Sejatinya, sebelum meradang di GBK, sejak November lalu Megawati memang sudah mengeluhkan kecurangan yang menurutnya ia rasakan. Dalam sebuah pidato politik yang disebarluaskan via akun YouTube, Megawati menyatakan menangkap sinyal kuat adanya kecurangan dalam kontestasi Pemilu 2024. Untuk itu, ia mewanti-wanti seluruh masyarakat Indonesia agar memilih calon pemimpin masa depan sesuai hati nurani masing-masing.

“Jangan biarkan kecurangan Pemilu yang terlihat sudah mulai akan terjadi,”kata Megawati. “Gunakan hak pilihmu dengan tuntunan Nurani!” kata Megawati, tersiar sejak Ahad (12/11/2023).

post-cover
Ketum PDIP Megawati Soekarnoputri (pdiperjuangan-jatim.com)

Dua hari kemudian, lontaran Megawati itu dikomentari calon wakil presiden Koalisi Indonesia Maju, Gibran Rakabuming. Gibran meminta pihak yang menuding adanya kecurangan Pemilu itu melaporkan hal tersebut kepada Bawaslu RI. “Untuk masalah kecurangan, sekali lagi kalau ada kecurangan atau hal-hal yang tidak pas, itu nanti silakan dilaporkan ke Bawaslu,”kata Gibran kepada wartawan yang menemuinya di sebuah Pujasera di kawasan Area 47, Menteng, Jakarta Pusat. Sebagaimana kebiasaannya yang hemat dan irit kata, Gibran tak menjawab pertanyaan lain yang dilontarkan wartawan. 

 Namun seiring proses Pemilu, banyak pihak sudah kehilangan kepercayaan kepada Bawaslu. Perludem, misalnya. “Kami melihat Bawaslu seperti kehilangan taring dalam melakukan pengawasan Pemilu, terutama di masa kampanye. Ada banyak sekali pelanggaran yang tidak ditindak,”kata Kahfi Adlan Hafiz. Sebenarnya, kata Kahfi, dalam konteks undang-undang, ‘tools’ dan ‘amunisi’ yang diberikan untuk Bawaslu sudah sangat lengkap. Setiap dugaan pelanggaran Pemilu, harus masuk dalam proses penyelidikan Bawaslu terlebih dahulu, sebelum akhirnya diputuskan atau dilimpahkan kepada lembaga lain.

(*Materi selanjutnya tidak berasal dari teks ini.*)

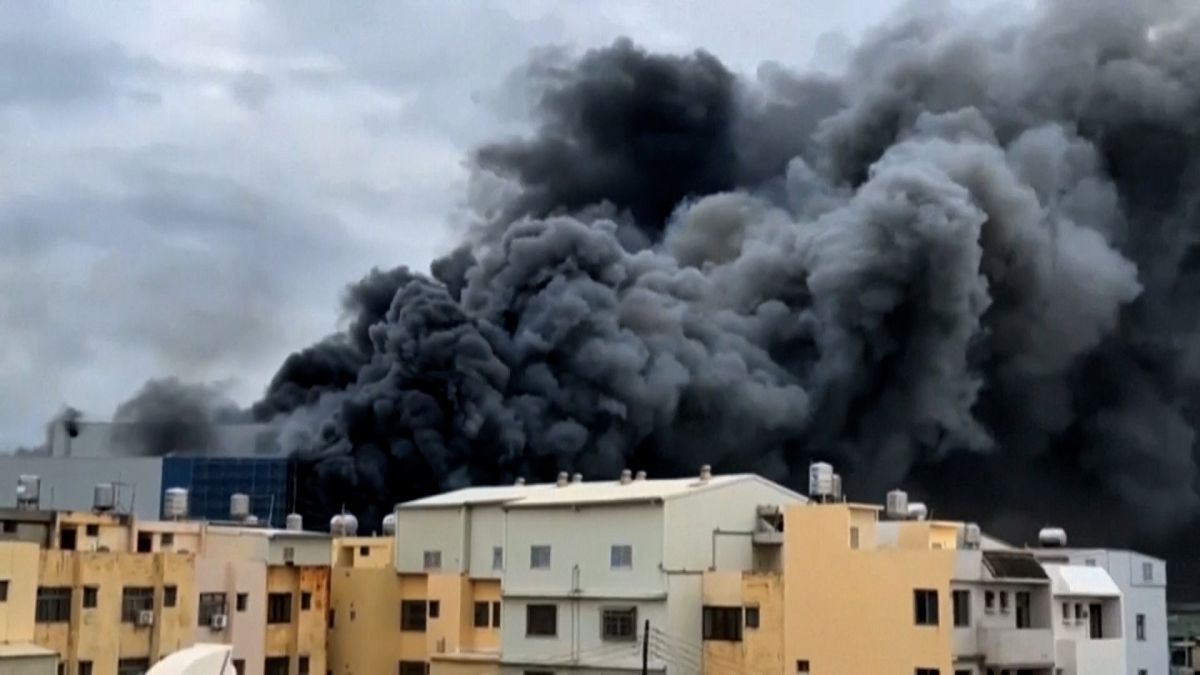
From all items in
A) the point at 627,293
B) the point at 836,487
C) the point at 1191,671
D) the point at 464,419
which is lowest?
the point at 1191,671

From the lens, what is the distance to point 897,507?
130 ft

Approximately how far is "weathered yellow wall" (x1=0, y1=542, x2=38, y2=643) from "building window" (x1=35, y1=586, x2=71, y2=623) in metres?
0.61

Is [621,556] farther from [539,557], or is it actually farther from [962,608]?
[962,608]

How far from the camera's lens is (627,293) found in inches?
2445

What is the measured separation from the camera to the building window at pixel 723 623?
35469 millimetres

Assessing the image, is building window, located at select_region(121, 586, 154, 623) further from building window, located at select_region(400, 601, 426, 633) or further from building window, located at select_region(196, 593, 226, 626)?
building window, located at select_region(400, 601, 426, 633)

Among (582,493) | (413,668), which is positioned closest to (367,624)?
(413,668)

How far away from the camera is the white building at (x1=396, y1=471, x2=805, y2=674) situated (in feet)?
119

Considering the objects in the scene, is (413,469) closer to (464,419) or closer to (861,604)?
(464,419)

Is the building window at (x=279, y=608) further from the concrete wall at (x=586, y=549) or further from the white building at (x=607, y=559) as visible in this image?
the concrete wall at (x=586, y=549)

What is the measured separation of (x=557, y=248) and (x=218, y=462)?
1479 cm

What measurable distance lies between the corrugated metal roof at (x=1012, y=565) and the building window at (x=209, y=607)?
53.5 ft

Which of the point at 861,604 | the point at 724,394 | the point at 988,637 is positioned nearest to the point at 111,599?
the point at 861,604

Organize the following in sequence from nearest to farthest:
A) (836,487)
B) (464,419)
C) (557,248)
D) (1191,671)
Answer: (836,487)
(1191,671)
(464,419)
(557,248)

“Karena itu, Bawaslu seharusnya profesional dalam menjalankan tugasnya, termasuk menindak dugaan pelanggaran dari tiap peserta Pemilu, tanpa pandang bulu,”kata Kahfi. 

Bawaslu sendiri tampaknya bukan tidak pernah mendengar suara-suara skeptis publik terhadap mereka. Ketua Bawaslu, Rahmat Bagja, mengatakan Bawaslu aktif mengawasi Komisi Pemilihan Umum. Namun, untuk kasus dugaan kecurangan, Rahmat menilai itu harus dibuktikan secara jelas lebih dulu.

 “Ya kita pasti aktif, orang kita ngawasi KPU kok, tapi kan tuduhan kecurangan perlu dibuktikan,” kata Rahmat kepada wartawan di Media Center Bawaslu RI, Jakarta, Rabu (1/2) lalu. “Kecurangan? Ya belum tentu dong, kecurangan harus sifatnya, misalnya pemberi perintah itu siapa? A,B,C-nya siapa dan bagaimana. Itu kan perlu dibuktikan,” kata Rahmat.

post-cover
Ketua Bawaslu RI, Rahmat Bagja. (Foto: Inilah.com/Reyhaanah).

 Yang jelas, banyak kalangan menilai Pemilu yang akan digelar Rabu (14/2) nanti bukankah Pemilu yang membanggakan kita sebagai warga Indonesia. Sekian banyak keluhan, kekecewaan menguar, memberitahu kita yang berakal bahwa semua tidak “baik-baik saja”. Sebagian orang bahkan mencoba mengingatkan melalui sebuah film yang dirilis terbuka via YouTube, hari ini, Ahad, 11 Februari, tepat pukul 11.00 WIB. Film bertajuk “Dirty Vote” itu disebut-sebut mengungkap fakta kedegilan yang ada selama proses Pemilu, sekaligus keprihatinan betapa ada orang yang tega mengorbankan bangsa demi kepentingan kelompoknya semata. 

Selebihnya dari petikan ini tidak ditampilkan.